## PROVIDED PASSAGE
- - -

Tuesday, June 23, 2015

King of the stream

Fish of the year (well, it's in the running at least) - and he won.  It's not that it was the biggest fish I've caught this year. Far from it. But this fish was uncannily large for the little stream it lives in. I fooled it twice, but was never in control, even for a second. I was out maneuvered from the start.

I can still see the flare of those orange slashes and the soft yellow glow of mature fish. It was the biggest cutthroat I've tangled with to date. It wasn't even a serious fishing trip - just a couple hours stolen during a family camping weekend.  After a day of hiking, the family was back at our campsite along a bold stream swollen with snow melt. It was clear, but powerful and full. Everyone seemed content to laze around, so I strung up a fly rod and started up the creek right out of the campground.

From the beginning our trip wasn't what we had intended, and as a result we were exploring somewhere new. The area we had planned to camp in was overrun. People everywhere. We ran our finger across the map, found the closest Forest Service, and decided to drive blindly up a new road. The adventure took us through old mining town long passed it's heyday. Once grand brick buildings lined nearly unused streets.  It took us up into a valley rimmed by ten thousand foot snowy peaks. People were still around, but finding a place to stuff our camper along the creek wasn't impossible. We'd settled in, made a grand supper, built a solid fire, and spent an evening under the stars listening the roar of the creek and the crack of the fire.
Not a bad salvage job.

The next day we crawled up an ever-narrowing road till we came to a spot high in the back of a valley where we could pull off and hit an old road grade for a hike. It was that hike we'd returned from with a couple hours to spare before supper time.

I started up the creek fishing a small dropper under a parachute. Fishing was tough with very little water to cast to since most of it shot by as if in a flume. I managed a few small cutthroat from a pocket here and there. One bank had an elongated run that was holding fairly still, and on the first float through an enormous cutthroat nosed the dry and moseyed back down. I brought the rod tip up anticipating heavy fight and was given an instantaneous break. A section of leader had come undone at the knot. Such an oddball thing, and so awfully untimely. I'd just hung a dry fly trailing a dropper in the jaw of a cutthroat pushing twenty inches in a small mountain stream.

I backed off the hole rather than walking through it and continued up the creek. I took the occasional small trout here and there, but overall was having a tough time drawing strikes in the swollen water.

 On the return hike to camp I stopped back by the skinny little run holding the big trout. I eased in and floated some flies through it a few times. On probably the sixth drift through, my dry abruptly sunk, and even before I raised in a hookset, I could see the same swirl of large trout moving back to where he'd come from to intercept my nymph.

This time he was on. He battled all over that little hole and then did the inevitable and shot into the raging current. He briefly held in it and then rocketed downstream. This fish was raw power, and in that current he was unstoppable. I was taken back instantly to my steelhead days where running downstream after a hooked fish was common. But here I had no room to run. Standing waves were slamming into tree trunks and the fish was deep under overhanging limbs and roots wads along an undercut bank. I knew the fight was done. I couldn't chase, and so rarely does a fish ever run back upstream in water like
this. But that's what I had to hope for. I wasn't swimming in that torrent.  I hung on longer than I expected too. I saw the fish a few more times. He ran upstream again once, but the surge forward was short lived. He surfaced and thrashed a couple times, and on his last airborne episode I could see daylight down his mouth and out through his flaring gills like a tail-walking largemouth bass.

- - -

## DATA BLOCK
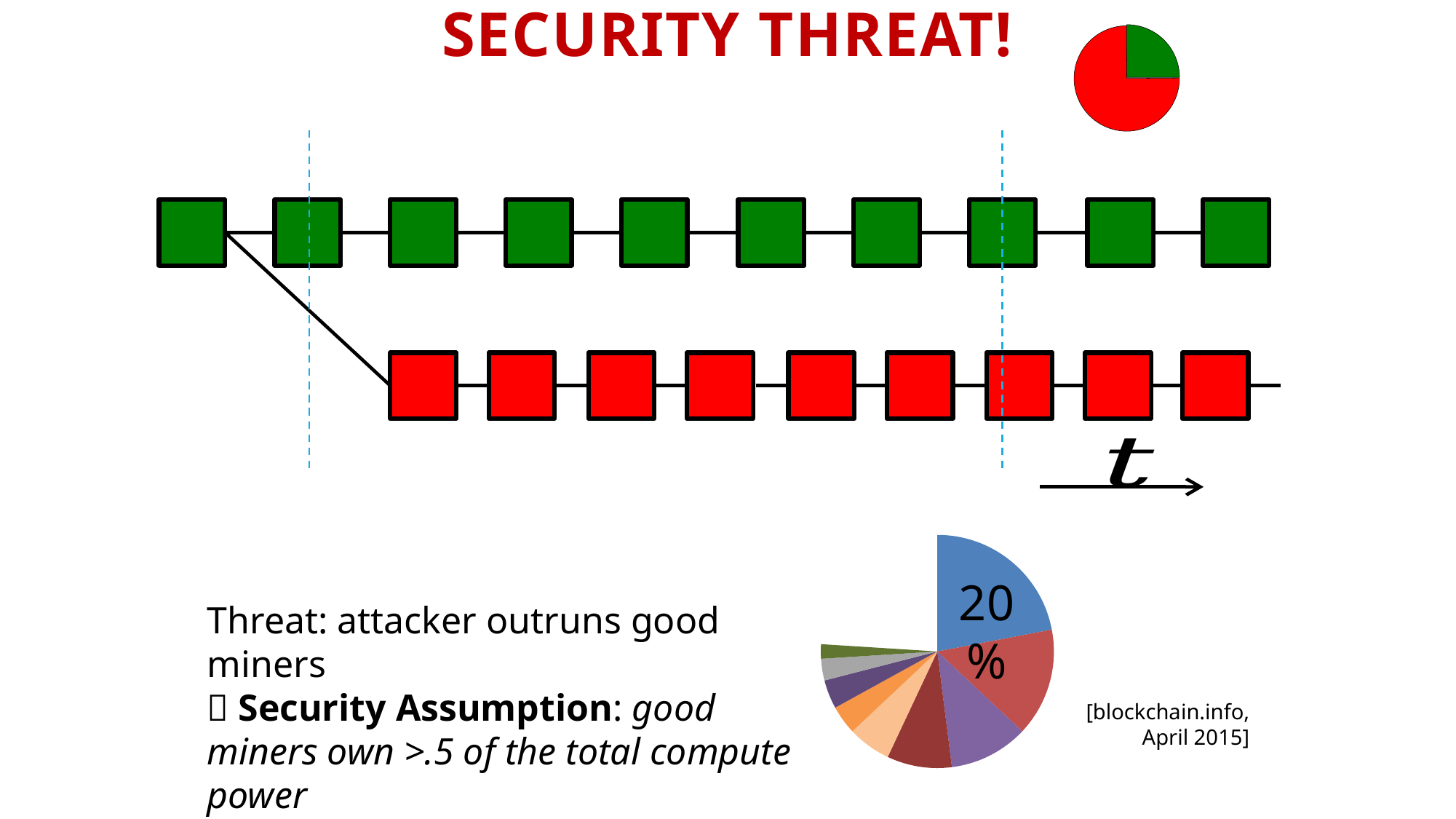
What two colours are used in the top-right pie chart? red and green How many slices does the bottom-right pie chart have? 10 What kind of chart is shown at the top right of the slide, next to the title? pie chart In the bottom-right pie chart, what value is printed on the blue slice? 20% In the top-right pie chart, which slice is larger, the red one or the green one? red What kind of chart is shown at the bottom right of the slide? pie chart How many slices does the top-right pie chart have? 2 What source and date are cited next to the bottom-right pie chart? blockchain.info, April 2015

- - -

## TO DO
In the fishing post, change "stream" to "creek" and give the part from "King of the" up to and including "from the start.".

## TASK RESULT
King of the creek

Fish of the year (well, it's in the running at least) - and he won.  It's not that it was the biggest fish I've caught this year. Far from it. But this fish was uncannily large for the little creek it lives in. I fooled it twice, but was never in control, even for a second. I was out maneuvered from the start.